Any disruption of the QBO by volcanic eruptions is arguably best considered as a temporary disruption analogous to the dynamical disruptions observed in 2015 and 2020 (Osprey et al., 2016; Anstey et al., 2021) and analysed by considering the detailed time evolution of the equatorial zonal winds rather than by, e.g. a change in QBO period. During those observed disruptions, the descent of the westerly phase in the lower or middle stratosphere was interrupted by the appearance of easterlies, which then descended, followed by the westerlies, as the QBO resumed its normal character. These disruptions are believed to be due to anomalously strong propagation of large-scale waves from the extratropics into the tropics, and therefore very different in their mechanism from any effect of volcanic eruptions, but they are evidence that short-term modulation of the QBO momentum budget can cause observable changes in the QBO progression. We also consider that the dispersion of the aerosol may be affected by the circulation at the time of the eruption (Niemeier and Schmidt, 2017). The time-evolving dispersion of the aerosol is likely to influence the forcing, and therefore the circulation patterns. For example, Pitari et al. (2016) find that a Pinatubo-magnitude eruption during easterly QBO (e-QBO) conditions delays meridional transport and increases e-folding times compared to an eruption during westerly QBO (w-QBO) conditions. This could lead to differences in the forcing and response between eruptions initiated during different QBO states and seasons.

Here we use an aerosol model coupled to a general circulation model, described in Sect. 2.1, to investigate changes to the QBO in response to a forcing from tropical volcanic eruptions releasing 15 and 60 Tg of SO2. An eruption releasing 60 Tg of SO2 is comparable to the 1815 Mt.

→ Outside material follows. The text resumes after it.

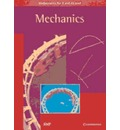 Mathematics for A and AS Level: Mechanics Student's book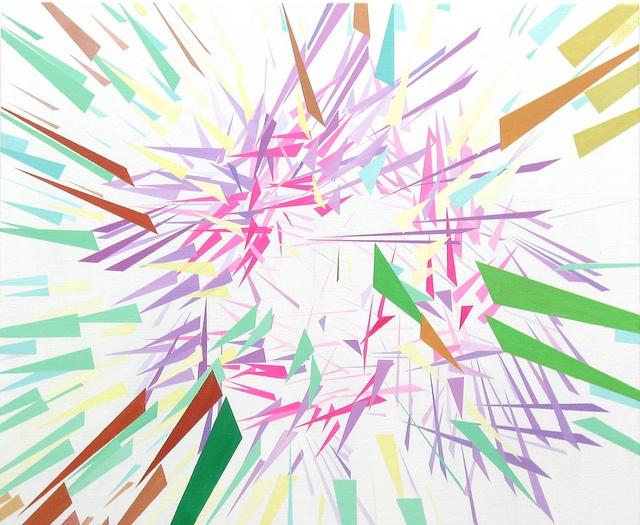 triangular_explosion5 by hiro.fumi, via Flickr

Tambora eruption, with an expected recurrence frequency of one eruption every 100 to 1000 years. The 15 Tg case is comparable to the 1991 Mt. Pinatubo eruption, with an expected recurrence frequency of one eruption every 30 to 40 years. Simulation details and definitions of the QBO states used in this study are described in Sect. 2.2 and 2.3, respectively. Interpretation of the aerosol model results is aided by a simplified dynamical model of the QBO described in Sect. 2.4.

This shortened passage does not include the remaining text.